Atrx deficiency induces telomere dysfunction, endocrine defects, and reduced life span

L Ashley Watson  1 Lauren A SolomonJennifer Ruizhe LiYan JiangMatthew EdwardsKazuo Shin-yaFrank BeierNathalie G Bérubé
Affiliations

Atrx deficiency induces telomere dysfunction, endocrine defects, and reduced life span

L Ashley Watson et al. J Clin Invest. 2013 May.

Abstract

Human ATRX mutations are associated with cognitive deficits, developmental abnormalities, and cancer. We show that the Atrx-null embryonic mouse brain accumulates replicative damage at telomeres and pericentromeric heterochromatin, which is exacerbated by loss of p53 and linked to ATM activation. ATRX-deficient neuroprogenitors exhibited higher incidence of telomere fusions and increased sensitivity to replication stress-inducing drugs VSports手机版. Treatment of Atrx-null neuroprogenitors with the G-quadruplex (G4) ligand telomestatin increased DNA damage, indicating that ATRX likely aids in the replication of telomeric G4-DNA structures.
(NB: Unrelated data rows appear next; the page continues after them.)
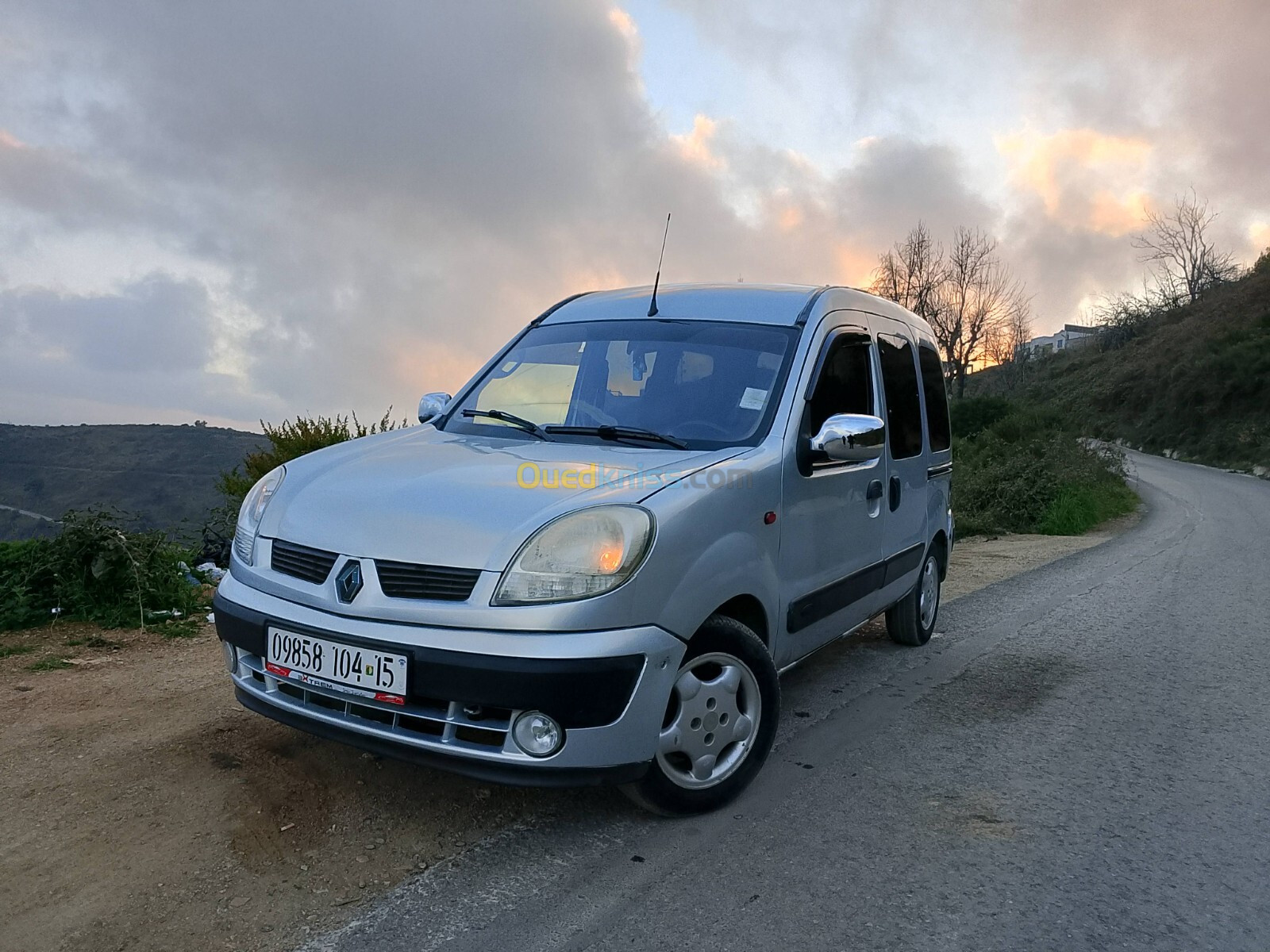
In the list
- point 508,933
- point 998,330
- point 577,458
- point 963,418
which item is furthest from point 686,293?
point 998,330

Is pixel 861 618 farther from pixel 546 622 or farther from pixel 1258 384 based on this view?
pixel 1258 384

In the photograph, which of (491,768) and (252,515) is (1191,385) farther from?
(491,768)

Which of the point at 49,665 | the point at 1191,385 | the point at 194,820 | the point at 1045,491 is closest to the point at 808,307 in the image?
the point at 194,820

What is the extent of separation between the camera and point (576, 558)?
2.74 metres

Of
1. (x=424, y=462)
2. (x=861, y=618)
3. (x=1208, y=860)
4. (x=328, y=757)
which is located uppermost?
(x=424, y=462)

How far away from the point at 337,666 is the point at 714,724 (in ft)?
4.16

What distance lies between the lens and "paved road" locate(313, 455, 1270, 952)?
2539 mm

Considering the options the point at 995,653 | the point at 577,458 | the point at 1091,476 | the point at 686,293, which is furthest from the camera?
the point at 1091,476

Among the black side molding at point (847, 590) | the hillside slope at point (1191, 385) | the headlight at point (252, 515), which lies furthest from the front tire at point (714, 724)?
the hillside slope at point (1191, 385)

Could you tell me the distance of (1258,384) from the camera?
3838 centimetres

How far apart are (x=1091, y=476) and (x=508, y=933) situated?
21.8m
Unexpectedly, mutant mice displayed reduced growth, shortened life span, lordokyphosis, cataracts, heart enlargement, and hypoglycemia, as well as reduction of mineral bone density, trabecular bone content, and subcutaneous fat. We show that a subset of these defects can be attributed to loss of ATRX in the embryonic anterior pituitary that resulted in low circulating levels of thyroxine and IGF-1. Our findings suggest that loss of ATRX increases DNA damage locally in the forebrain and anterior pituitary and causes tissue attrition and other systemic defects similar to those seen in aging. .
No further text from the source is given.